A 2019 Reflection.

A 2019 Reflection.

Written by Graison Gill

January 2020

Why do we do what we do? Because too many people do what we don’t:

It’s critical for people to understand that the main ingredient in bread—as well as in pasta, pizza, and pastry—is flour. Every other ingredient is secondary: to flavor, texture, aroma, and nutrition. So, for bakers (or pizza and pasta makers) not to focus on their flour—where it comes from, how it’s grown, when it was milled—would be like a wine maker creating wine without no knowledge of her grapes. Or a chef cooking meat with no understanding if it is chicken, beef, or pork. Too many bakers and chefs have lost touch with flour as something imbued with flavor, texture, and character. As something imbued—like every other ingredient—with terroir. This is why we mill our own flour.

At Bellegarde we don’t buy products, we source ingredients. Inherent in our lives—and hence in our bakery—is this intention of intimacy. We want to know about something because it allows us to know more about ourselves: as we do something, it completes us. We shape bread, it shapes us; we mill flour, it changes us. I have always been mesmerized by this dual alchemy of breadbaking, how reciprocal the relationship between baker and ingredients are. It taught me more about myself than anything I’d ever done before.
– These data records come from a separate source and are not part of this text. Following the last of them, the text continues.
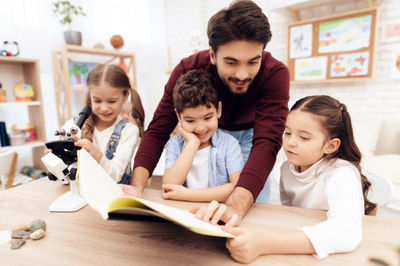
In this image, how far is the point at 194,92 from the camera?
1.03 m

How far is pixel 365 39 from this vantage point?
2.62 metres

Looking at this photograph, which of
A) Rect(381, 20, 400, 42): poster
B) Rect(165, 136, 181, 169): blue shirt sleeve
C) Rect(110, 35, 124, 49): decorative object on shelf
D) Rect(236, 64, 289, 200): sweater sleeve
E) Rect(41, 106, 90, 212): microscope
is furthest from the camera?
Rect(110, 35, 124, 49): decorative object on shelf

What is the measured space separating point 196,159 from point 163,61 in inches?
138

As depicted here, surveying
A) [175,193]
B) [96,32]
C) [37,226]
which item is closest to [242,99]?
[175,193]

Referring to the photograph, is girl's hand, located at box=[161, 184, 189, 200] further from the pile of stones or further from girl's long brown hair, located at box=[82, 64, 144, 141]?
girl's long brown hair, located at box=[82, 64, 144, 141]

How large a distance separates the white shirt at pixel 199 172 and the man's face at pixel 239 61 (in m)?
0.32

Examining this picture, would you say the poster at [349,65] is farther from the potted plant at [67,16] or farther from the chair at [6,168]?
the chair at [6,168]

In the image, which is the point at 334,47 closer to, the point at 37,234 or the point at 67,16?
the point at 67,16

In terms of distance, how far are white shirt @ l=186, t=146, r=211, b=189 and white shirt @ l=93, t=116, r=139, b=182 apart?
0.31 meters

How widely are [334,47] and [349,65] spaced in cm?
25

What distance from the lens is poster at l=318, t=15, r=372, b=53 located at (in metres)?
2.61

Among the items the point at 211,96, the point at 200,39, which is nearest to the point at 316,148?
the point at 211,96

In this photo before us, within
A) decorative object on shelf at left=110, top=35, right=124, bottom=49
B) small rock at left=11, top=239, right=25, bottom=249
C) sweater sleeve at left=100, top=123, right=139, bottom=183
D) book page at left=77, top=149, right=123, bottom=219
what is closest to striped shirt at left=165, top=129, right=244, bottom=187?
sweater sleeve at left=100, top=123, right=139, bottom=183

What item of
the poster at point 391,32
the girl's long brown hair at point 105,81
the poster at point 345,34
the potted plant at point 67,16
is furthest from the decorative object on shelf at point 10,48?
the poster at point 391,32
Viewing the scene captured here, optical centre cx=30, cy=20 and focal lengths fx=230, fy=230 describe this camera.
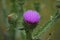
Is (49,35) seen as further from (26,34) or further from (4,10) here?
(4,10)

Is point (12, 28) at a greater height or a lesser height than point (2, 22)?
greater

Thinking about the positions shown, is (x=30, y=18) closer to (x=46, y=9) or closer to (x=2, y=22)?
(x=2, y=22)

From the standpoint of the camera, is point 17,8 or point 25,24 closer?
point 25,24

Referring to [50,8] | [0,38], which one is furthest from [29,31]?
[50,8]

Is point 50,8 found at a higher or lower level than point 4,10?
lower

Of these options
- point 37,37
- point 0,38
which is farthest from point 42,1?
point 37,37

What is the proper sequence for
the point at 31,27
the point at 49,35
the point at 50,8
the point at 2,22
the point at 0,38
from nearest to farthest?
the point at 31,27 → the point at 49,35 → the point at 0,38 → the point at 2,22 → the point at 50,8

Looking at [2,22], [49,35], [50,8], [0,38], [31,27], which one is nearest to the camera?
[31,27]

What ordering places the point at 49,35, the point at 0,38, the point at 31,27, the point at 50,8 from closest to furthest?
the point at 31,27, the point at 49,35, the point at 0,38, the point at 50,8

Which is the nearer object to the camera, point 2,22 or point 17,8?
point 17,8
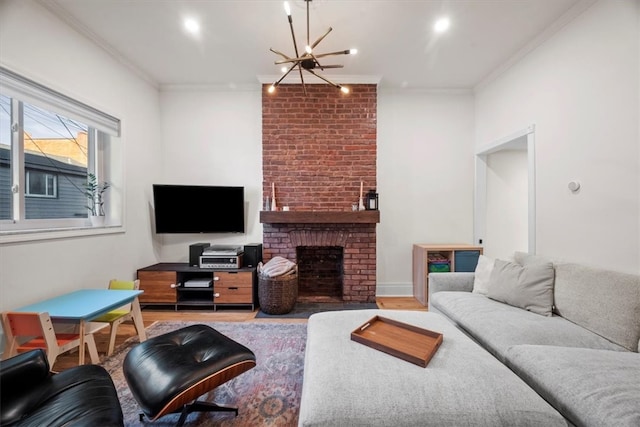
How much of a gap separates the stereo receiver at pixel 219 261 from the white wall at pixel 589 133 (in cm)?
324

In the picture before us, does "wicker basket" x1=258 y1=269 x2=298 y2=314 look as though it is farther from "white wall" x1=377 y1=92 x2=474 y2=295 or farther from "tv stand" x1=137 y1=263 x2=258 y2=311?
"white wall" x1=377 y1=92 x2=474 y2=295

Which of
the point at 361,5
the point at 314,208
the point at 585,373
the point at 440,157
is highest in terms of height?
the point at 361,5

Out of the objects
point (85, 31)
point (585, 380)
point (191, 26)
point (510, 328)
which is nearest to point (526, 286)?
point (510, 328)

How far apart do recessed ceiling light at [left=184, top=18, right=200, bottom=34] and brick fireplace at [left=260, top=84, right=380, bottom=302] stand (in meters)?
1.01

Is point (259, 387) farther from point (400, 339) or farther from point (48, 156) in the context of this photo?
point (48, 156)

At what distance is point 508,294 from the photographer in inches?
80.8

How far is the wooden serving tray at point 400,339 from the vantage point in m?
1.28

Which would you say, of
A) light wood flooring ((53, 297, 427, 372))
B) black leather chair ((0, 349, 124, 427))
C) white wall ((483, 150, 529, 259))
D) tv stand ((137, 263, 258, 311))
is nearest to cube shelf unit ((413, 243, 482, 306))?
light wood flooring ((53, 297, 427, 372))

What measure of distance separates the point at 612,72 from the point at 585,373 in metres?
2.07

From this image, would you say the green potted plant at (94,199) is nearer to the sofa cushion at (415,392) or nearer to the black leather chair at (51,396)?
the black leather chair at (51,396)

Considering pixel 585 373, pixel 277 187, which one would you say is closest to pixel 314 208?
pixel 277 187

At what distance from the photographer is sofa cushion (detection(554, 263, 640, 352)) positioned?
1471mm

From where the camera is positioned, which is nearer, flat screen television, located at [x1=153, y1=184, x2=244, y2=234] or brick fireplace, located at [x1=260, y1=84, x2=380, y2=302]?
flat screen television, located at [x1=153, y1=184, x2=244, y2=234]

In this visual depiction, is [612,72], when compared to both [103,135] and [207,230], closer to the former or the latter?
[207,230]
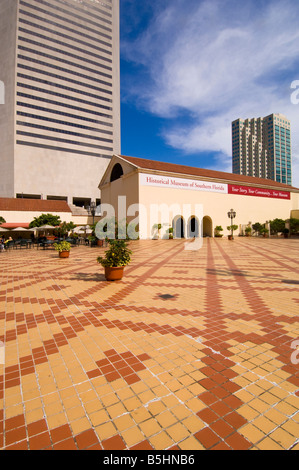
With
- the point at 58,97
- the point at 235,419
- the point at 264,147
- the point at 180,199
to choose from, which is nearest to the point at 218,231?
the point at 180,199

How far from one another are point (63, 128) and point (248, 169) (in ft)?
267

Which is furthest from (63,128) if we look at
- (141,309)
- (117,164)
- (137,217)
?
(141,309)

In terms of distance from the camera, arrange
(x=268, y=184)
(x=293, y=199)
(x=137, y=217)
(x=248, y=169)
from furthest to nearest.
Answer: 1. (x=248, y=169)
2. (x=293, y=199)
3. (x=268, y=184)
4. (x=137, y=217)

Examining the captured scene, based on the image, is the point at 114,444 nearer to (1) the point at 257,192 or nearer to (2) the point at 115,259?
(2) the point at 115,259

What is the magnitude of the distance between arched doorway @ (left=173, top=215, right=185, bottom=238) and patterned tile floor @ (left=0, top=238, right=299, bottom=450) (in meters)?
22.5

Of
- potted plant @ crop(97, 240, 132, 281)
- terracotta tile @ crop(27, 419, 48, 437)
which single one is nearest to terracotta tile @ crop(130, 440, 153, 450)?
terracotta tile @ crop(27, 419, 48, 437)

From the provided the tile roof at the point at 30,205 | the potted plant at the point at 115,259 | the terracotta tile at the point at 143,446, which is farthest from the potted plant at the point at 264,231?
the terracotta tile at the point at 143,446

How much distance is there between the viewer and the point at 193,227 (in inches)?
1252

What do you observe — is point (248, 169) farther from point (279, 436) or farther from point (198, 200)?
point (279, 436)

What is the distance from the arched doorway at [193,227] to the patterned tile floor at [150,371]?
25.0 meters

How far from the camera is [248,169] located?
336 feet

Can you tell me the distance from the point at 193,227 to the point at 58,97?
48702 millimetres

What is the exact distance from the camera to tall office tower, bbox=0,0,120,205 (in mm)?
49256
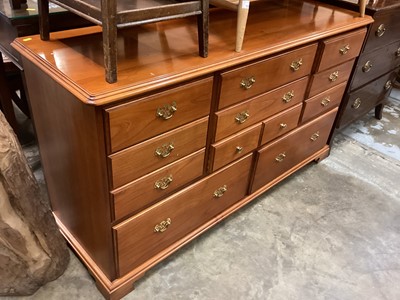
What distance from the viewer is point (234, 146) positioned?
1449mm

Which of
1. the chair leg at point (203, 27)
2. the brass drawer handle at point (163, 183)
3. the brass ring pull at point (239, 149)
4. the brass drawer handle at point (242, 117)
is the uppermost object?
the chair leg at point (203, 27)

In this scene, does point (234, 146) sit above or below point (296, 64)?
below

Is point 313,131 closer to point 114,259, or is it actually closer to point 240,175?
point 240,175

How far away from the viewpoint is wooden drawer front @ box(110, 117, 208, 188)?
1050 mm

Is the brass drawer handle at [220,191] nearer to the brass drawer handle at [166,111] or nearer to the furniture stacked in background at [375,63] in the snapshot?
the brass drawer handle at [166,111]

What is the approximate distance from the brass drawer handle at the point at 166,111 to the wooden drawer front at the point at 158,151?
7cm

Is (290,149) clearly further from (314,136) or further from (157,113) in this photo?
(157,113)

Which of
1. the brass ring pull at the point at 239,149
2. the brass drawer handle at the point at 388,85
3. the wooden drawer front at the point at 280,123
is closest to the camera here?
the brass ring pull at the point at 239,149

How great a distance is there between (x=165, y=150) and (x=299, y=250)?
882 mm

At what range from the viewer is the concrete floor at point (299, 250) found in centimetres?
144

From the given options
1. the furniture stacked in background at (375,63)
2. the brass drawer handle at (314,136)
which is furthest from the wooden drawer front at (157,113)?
the furniture stacked in background at (375,63)

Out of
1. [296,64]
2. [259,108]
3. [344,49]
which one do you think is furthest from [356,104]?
[259,108]

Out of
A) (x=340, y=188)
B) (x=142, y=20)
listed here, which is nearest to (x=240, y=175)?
(x=340, y=188)

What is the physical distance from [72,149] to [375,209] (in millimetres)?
A: 1588
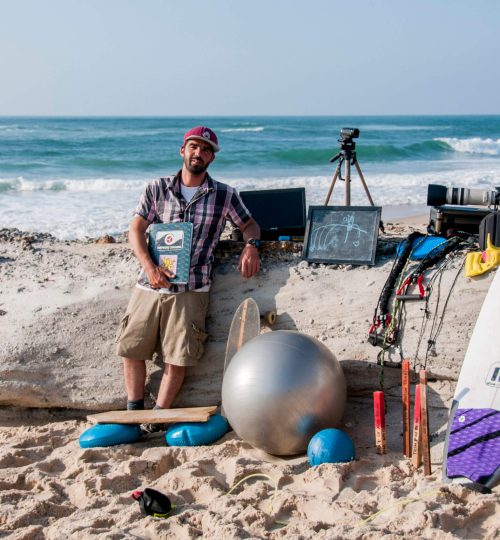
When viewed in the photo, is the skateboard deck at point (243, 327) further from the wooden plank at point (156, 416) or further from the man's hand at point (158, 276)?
the man's hand at point (158, 276)

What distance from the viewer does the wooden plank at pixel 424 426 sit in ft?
11.5

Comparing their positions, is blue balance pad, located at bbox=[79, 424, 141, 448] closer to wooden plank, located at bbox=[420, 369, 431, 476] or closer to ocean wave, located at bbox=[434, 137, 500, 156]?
wooden plank, located at bbox=[420, 369, 431, 476]

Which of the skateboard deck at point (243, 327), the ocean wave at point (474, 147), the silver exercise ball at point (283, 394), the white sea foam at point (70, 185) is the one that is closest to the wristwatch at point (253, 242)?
the skateboard deck at point (243, 327)

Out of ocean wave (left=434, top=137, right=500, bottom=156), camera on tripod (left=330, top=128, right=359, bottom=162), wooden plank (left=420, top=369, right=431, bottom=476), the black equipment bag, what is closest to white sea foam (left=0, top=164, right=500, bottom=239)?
camera on tripod (left=330, top=128, right=359, bottom=162)

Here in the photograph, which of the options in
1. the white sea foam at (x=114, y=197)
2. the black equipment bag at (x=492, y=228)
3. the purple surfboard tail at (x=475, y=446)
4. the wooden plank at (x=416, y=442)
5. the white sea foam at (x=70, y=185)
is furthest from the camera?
the white sea foam at (x=70, y=185)

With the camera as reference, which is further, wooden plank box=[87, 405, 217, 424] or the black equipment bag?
wooden plank box=[87, 405, 217, 424]

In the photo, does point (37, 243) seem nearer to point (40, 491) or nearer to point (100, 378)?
point (100, 378)

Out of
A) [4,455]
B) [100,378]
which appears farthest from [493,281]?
[4,455]

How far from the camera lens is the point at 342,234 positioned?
16.0 feet

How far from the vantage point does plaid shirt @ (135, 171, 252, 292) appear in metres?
4.58

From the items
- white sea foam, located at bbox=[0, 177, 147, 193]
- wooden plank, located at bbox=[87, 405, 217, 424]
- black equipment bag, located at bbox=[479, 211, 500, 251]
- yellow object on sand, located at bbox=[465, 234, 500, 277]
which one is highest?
black equipment bag, located at bbox=[479, 211, 500, 251]

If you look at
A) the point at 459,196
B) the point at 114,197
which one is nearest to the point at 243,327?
the point at 459,196

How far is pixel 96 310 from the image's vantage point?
4.91 m

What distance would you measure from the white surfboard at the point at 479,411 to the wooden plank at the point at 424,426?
0.30 ft
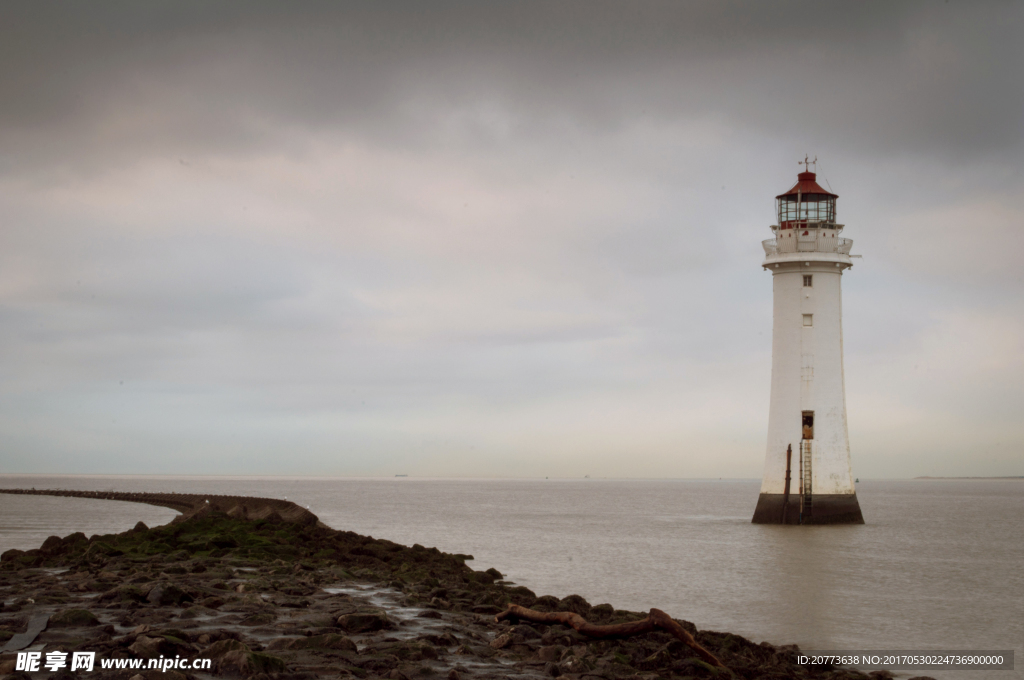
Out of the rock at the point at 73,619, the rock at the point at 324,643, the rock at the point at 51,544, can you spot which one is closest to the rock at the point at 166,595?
the rock at the point at 73,619

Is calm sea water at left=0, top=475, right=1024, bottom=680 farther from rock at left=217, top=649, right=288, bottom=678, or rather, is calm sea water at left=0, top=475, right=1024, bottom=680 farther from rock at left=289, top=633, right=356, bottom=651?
rock at left=217, top=649, right=288, bottom=678

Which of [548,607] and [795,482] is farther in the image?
[795,482]

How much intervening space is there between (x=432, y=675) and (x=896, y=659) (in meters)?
8.71

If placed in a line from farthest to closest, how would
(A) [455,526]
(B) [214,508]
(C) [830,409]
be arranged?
1. (A) [455,526]
2. (C) [830,409]
3. (B) [214,508]

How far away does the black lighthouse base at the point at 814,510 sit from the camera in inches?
1195

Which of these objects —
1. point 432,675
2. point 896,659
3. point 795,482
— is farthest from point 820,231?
point 432,675

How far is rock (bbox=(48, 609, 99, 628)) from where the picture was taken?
8.13m

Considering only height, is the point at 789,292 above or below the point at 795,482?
above

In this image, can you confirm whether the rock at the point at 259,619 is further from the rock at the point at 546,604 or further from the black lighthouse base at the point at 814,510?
the black lighthouse base at the point at 814,510

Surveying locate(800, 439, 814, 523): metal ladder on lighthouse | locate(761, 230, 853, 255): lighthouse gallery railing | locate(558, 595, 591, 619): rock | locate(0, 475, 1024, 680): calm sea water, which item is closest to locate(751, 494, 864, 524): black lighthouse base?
locate(800, 439, 814, 523): metal ladder on lighthouse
The best baker is a coxswain, piloting flavor from shore to shore. And, by steering the ship, the best baker preserves flavor. They don’t create it. Because inherently good baking and good cooking are not about good equipment or good technique—they’re about good ingredients. Good baking is not about reacting to ingredients: it is about responding to them: use the tools you’re given and work with their threading. This is milling. This is baking. This is love.

At Bellegarde we will never hold ingredients hostage by reacting to them. And we will never sacrifice flavor for convenience. Because the minute you sacrifice ingredients, you sacrifice the whole integrity. And in cheating you threaten the ballast of the boat. Working with freshly milled flour takes more creativity, poise, and mastery than working with white flour—it’s easy to capsize the boat with freshly milled flour. But working with freshly stone milled flour is exciting! And fulfilling in ways—in aromas, in textures, in flavors, in colors—that white flour never is.

Most critically, in baking with freshly stone milled flour I have learned how to be vulnerable: vulnerable with my ingredients, vulnerable with my craft. Because, as I have learned, if you don’t permit passion and craft to permeate you as much as you permeate it, then the reward of flavor will always pale. And it is in this sphere of honesty—between chef and ingredients, flour and baker, farmer and seed—that the best food is born.

Why do we do what we do? Because any other way would be perjury. Perjury against the land, against the grain, against the rain. Just think about it: why wouldn’t you buy pecans, sugar, corn, wheat, oil, salt, and eggs from the people who make them? This is what makes Bellegarde who it is. And this is why we do what we do. Because I know of no other way to do what we do. And because, for me, the question has never been why do we do what we do. It’s always been, why would you do it differently?